### Data entries
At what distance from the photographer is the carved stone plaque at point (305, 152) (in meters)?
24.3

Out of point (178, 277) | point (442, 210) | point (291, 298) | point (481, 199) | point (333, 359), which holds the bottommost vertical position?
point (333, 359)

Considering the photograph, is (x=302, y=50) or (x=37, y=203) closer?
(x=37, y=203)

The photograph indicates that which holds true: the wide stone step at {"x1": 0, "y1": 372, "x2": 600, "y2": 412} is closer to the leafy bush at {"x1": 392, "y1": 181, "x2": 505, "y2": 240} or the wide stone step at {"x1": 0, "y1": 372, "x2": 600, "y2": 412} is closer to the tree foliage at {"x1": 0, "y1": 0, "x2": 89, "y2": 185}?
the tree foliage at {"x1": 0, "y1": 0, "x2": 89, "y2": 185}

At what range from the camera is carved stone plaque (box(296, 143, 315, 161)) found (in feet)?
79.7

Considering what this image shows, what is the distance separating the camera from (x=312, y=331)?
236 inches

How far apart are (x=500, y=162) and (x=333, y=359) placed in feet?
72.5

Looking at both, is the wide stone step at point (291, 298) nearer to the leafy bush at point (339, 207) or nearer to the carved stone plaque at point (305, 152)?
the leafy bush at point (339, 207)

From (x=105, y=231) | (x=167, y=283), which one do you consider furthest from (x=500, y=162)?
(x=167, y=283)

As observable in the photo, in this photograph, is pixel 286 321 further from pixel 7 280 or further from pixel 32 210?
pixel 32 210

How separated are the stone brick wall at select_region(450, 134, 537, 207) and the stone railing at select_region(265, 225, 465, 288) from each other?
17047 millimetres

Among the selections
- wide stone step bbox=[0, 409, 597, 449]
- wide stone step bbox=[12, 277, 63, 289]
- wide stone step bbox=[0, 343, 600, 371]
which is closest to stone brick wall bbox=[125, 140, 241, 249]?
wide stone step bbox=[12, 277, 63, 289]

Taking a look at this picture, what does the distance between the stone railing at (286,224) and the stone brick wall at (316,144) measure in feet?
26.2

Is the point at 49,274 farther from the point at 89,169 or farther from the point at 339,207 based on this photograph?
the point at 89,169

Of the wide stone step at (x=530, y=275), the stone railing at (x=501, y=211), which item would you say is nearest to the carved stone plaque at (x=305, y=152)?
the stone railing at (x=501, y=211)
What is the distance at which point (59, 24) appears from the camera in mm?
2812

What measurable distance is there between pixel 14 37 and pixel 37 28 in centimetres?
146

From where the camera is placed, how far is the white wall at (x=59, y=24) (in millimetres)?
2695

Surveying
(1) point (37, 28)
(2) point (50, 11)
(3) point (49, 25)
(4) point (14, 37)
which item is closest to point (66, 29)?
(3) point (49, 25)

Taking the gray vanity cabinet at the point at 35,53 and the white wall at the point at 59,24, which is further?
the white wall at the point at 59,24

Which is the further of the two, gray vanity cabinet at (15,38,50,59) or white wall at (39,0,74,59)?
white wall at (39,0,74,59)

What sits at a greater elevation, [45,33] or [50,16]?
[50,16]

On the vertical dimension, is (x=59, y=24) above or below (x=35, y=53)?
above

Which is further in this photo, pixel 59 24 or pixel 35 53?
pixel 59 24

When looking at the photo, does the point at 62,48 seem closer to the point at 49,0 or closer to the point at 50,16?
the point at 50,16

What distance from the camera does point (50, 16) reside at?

### Prompt
Lay out the lines of the material as a Markdown table with the columns "Row" and "Line," starting with the line containing "When looking at" and continuing through the end of the material. Skip blank lines.

### Task response
| Row | Line |
|---|---|
| 1 | When looking at the photo, does the point at 62,48 seem closer to the point at 49,0 or closer to the point at 50,16? |
| 2 | the point at 50,16 |
| 3 | What distance from the camera does point (50, 16) reside at? |